━━ Data extract ━━

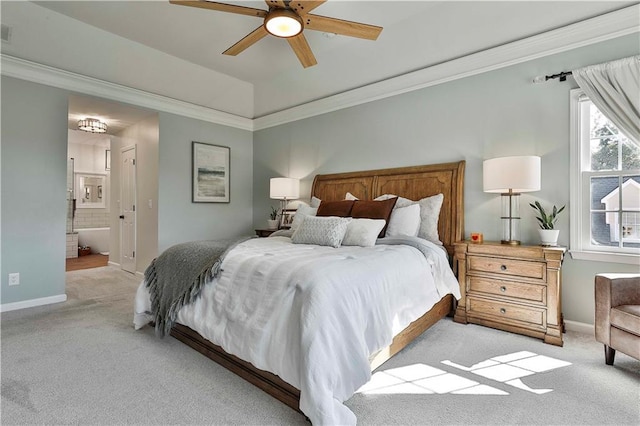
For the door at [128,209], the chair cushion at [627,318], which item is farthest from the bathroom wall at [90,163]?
the chair cushion at [627,318]

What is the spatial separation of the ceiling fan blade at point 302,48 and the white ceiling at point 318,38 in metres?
0.65

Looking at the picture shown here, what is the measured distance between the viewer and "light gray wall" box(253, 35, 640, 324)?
2.87 metres

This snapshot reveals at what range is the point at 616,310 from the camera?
6.87 feet

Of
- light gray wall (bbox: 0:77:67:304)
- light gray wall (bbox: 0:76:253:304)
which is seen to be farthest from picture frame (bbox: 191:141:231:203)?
light gray wall (bbox: 0:77:67:304)

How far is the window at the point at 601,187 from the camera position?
2703mm

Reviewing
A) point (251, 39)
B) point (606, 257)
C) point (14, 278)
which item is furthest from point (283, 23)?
point (14, 278)

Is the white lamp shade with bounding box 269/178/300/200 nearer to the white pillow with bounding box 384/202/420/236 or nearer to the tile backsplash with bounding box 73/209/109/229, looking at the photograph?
the white pillow with bounding box 384/202/420/236

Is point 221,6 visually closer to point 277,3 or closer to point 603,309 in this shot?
point 277,3

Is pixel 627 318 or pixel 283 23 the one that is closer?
pixel 627 318

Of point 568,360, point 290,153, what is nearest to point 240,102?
point 290,153

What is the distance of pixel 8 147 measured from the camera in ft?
11.4

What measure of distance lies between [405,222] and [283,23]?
6.91 ft

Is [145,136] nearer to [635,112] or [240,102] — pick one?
[240,102]

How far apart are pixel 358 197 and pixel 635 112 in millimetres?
2669
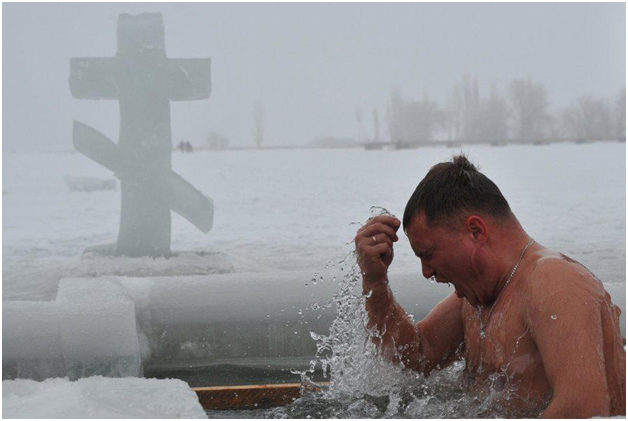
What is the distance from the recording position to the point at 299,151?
1035 centimetres

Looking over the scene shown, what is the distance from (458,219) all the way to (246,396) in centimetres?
105

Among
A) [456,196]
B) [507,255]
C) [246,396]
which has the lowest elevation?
[246,396]

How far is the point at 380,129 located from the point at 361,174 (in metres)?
1.34

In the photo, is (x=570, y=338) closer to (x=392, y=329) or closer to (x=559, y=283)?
(x=559, y=283)

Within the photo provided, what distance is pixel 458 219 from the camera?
1.64 m

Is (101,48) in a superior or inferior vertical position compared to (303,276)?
superior

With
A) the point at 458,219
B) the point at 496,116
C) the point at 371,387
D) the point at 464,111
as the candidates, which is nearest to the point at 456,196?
the point at 458,219

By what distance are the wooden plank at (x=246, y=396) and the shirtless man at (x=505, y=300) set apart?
551mm

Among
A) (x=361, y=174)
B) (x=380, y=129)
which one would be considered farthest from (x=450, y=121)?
(x=361, y=174)

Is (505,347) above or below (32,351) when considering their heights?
above

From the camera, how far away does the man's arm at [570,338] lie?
1.42 metres

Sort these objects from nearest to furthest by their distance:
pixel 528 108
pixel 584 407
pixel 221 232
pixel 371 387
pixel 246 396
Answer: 1. pixel 584 407
2. pixel 371 387
3. pixel 246 396
4. pixel 221 232
5. pixel 528 108

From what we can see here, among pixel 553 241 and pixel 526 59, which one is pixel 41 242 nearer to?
pixel 553 241

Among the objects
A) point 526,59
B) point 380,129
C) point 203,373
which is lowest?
point 203,373
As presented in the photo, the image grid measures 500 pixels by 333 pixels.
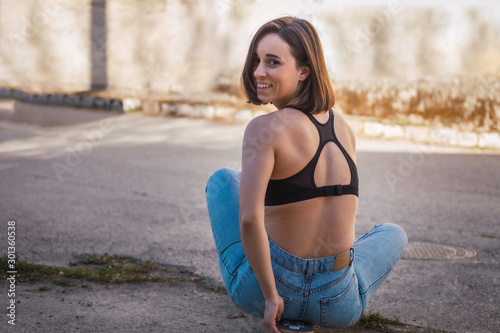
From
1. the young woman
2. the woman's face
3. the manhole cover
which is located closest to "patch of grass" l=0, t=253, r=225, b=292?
the young woman

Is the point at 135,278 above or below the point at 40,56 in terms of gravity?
below

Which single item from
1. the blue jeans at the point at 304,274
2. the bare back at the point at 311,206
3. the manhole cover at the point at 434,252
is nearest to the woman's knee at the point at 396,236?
the blue jeans at the point at 304,274

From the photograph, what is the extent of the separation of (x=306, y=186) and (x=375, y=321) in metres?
0.97

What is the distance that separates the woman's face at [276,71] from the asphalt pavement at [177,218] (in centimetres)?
105

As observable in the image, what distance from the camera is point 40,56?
13.4 m

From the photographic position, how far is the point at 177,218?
13.5ft

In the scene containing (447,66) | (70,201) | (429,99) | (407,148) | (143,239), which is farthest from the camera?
(447,66)

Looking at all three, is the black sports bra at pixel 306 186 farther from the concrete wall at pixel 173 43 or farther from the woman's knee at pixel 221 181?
the concrete wall at pixel 173 43

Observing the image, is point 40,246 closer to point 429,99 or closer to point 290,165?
point 290,165

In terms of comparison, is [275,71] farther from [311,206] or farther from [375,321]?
[375,321]

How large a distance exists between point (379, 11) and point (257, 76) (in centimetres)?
1112

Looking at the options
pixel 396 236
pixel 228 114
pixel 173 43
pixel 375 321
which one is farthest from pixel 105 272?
pixel 173 43

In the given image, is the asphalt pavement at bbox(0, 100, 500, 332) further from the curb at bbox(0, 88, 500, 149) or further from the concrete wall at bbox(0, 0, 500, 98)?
the concrete wall at bbox(0, 0, 500, 98)

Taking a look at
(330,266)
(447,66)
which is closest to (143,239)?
(330,266)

━━━

**What is required**
Rewrite all the records above as one numbered list with the blank lines dropped. Leave the pictures out.

**Exercise response**
1. For the door at [128,209], the chair cushion at [627,318], which item is farthest from the bathroom wall at [90,163]?
2. the chair cushion at [627,318]
3. What is the spatial separation of the ceiling fan blade at point 302,48 and the white ceiling at point 318,38 in metres?
4. 0.65
5. Looking at the picture shown here, what is the measured distance between the viewer and "light gray wall" box(253, 35, 640, 324)?
6. 2.87 metres
7. This snapshot reveals at what range is the point at 616,310 from the camera?
8. 6.87 feet
9. Of
10. - light gray wall (bbox: 0:77:67:304)
11. - light gray wall (bbox: 0:76:253:304)
12. which is seen to be farthest from picture frame (bbox: 191:141:231:203)?
13. light gray wall (bbox: 0:77:67:304)
14. How far is the window at the point at 601,187 from the camera position?
15. 2703mm
16. Reviewing
17. A) point (251, 39)
18. B) point (606, 257)
19. C) point (14, 278)
20. which item is furthest from point (283, 23)?
21. point (14, 278)
22. Is the white lamp shade with bounding box 269/178/300/200 nearer to the white pillow with bounding box 384/202/420/236 or nearer to the tile backsplash with bounding box 73/209/109/229, looking at the photograph?
23. the white pillow with bounding box 384/202/420/236
24. Is point 221,6 visually closer to point 277,3 or closer to point 603,309 in this shot?
25. point 277,3
26. Is pixel 627 318 or pixel 283 23 the one that is closer?
27. pixel 627 318
28. Of point 568,360, point 290,153, what is nearest to point 240,102?
29. point 290,153
30. What is the distance of pixel 8 147 measured from the camera in ft?
31. 11.4
32. What measure of distance lies between [405,222] and [283,23]?
33. 6.91 ft
34. Is [145,136] nearer to [635,112] or [240,102] — pick one?
35. [240,102]
36. How far apart are pixel 358 197 and pixel 635 112 in millimetres?
37. 2669
38. What is the distance from the recording position to the point at 299,151?
39. 1035 centimetres
40. Looking over the scene shown, what is the distance from (458,219) all the way to (246,396) in centimetres?
41. 105
42. Among
43. A) [456,196]
44. B) [507,255]
45. C) [246,396]
46. which has the lowest elevation?
47. [246,396]
48. How far is the point at 380,129 located from the point at 361,174 (in metres)?
49. 1.34
50. In the photo, is (x=570, y=338) closer to (x=392, y=329) or closer to (x=559, y=283)?
51. (x=559, y=283)
52. Within the photo provided, what distance is pixel 458 219 from the camera?
53. 1.64 m
54. Is (101,48) in a superior or inferior vertical position compared to (303,276)?
55. superior
56. With
57. A) the point at 458,219
58. B) the point at 496,116
59. C) the point at 371,387
60. D) the point at 464,111
61. as the candidates, which is nearest to the point at 456,196?
62. the point at 458,219
63. By what distance are the wooden plank at (x=246, y=396) and the shirtless man at (x=505, y=300) set apart?
64. 551mm
65. Among
66. A) (x=361, y=174)
67. B) (x=380, y=129)
68. which one would be considered farthest from (x=450, y=121)?
69. (x=361, y=174)
70. Is (505,347) above or below (32,351) when considering their heights?
71. above
72. From the camera, how far away does the man's arm at [570,338] lie?
73. 1.42 metres
74. Sort these objects from nearest to furthest by their distance:
75. pixel 528 108
76. pixel 584 407
77. pixel 221 232
78. pixel 371 387
79. pixel 246 396
80. Answer: 1. pixel 584 407
81. 2. pixel 371 387
82. 3. pixel 246 396
83. 4. pixel 221 232
84. 5. pixel 528 108
85. From what we can see here, among pixel 553 241 and pixel 526 59, which one is pixel 41 242 nearer to?
86. pixel 553 241
87. Among the objects
88. A) point 526,59
89. B) point 380,129
90. C) point 203,373
91. which is lowest?
92. point 203,373
93. As presented in the photo, the image grid measures 500 pixels by 333 pixels.
94. From
95. 1. the young woman
96. 2. the woman's face
97. 3. the manhole cover
98. which is located closest to "patch of grass" l=0, t=253, r=225, b=292?
99. the young woman
100. Is the point at 135,278 above or below the point at 40,56 in terms of gravity?
101. below
102. Which single item from
103. 1. the blue jeans at the point at 304,274
104. 2. the bare back at the point at 311,206
105. 3. the manhole cover at the point at 434,252
106. is nearest to the woman's knee at the point at 396,236?
107. the blue jeans at the point at 304,274
108. From the photograph, what is the extent of the separation of (x=306, y=186) and (x=375, y=321) in metres?
109. 0.97
110. What is the distance that separates the woman's face at [276,71] from the asphalt pavement at [177,218] (in centimetres)?
111. 105
112. As observable in the image, what distance from the camera is point 40,56?
113. 13.4 m
114. From the photographic position, how far is the point at 177,218?
115. 13.5ft
116. In the scene containing (447,66) | (70,201) | (429,99) | (407,148) | (143,239), which is farthest from the camera?
117. (447,66)
118. Looking at all three, is the black sports bra at pixel 306 186 farther from the concrete wall at pixel 173 43 or farther from the woman's knee at pixel 221 181?
119. the concrete wall at pixel 173 43
120. Observing the image, is point 40,246 closer to point 429,99 or closer to point 290,165?
121. point 290,165
122. In terms of comparison, is [275,71] farther from [311,206] or farther from [375,321]?
123. [375,321]
124. How large a distance exists between point (379, 11) and point (257, 76) (in centimetres)?
125. 1112
126. Looking at the options
127. pixel 396 236
128. pixel 228 114
129. pixel 173 43
130. pixel 375 321
131. which one is farthest from pixel 105 272?
132. pixel 173 43
133. In the given image, is the asphalt pavement at bbox(0, 100, 500, 332) further from the curb at bbox(0, 88, 500, 149) or further from the concrete wall at bbox(0, 0, 500, 98)?
134. the concrete wall at bbox(0, 0, 500, 98)
135. Taking a look at
136. (330,266)
137. (447,66)
138. which is closest to (143,239)?
139. (330,266)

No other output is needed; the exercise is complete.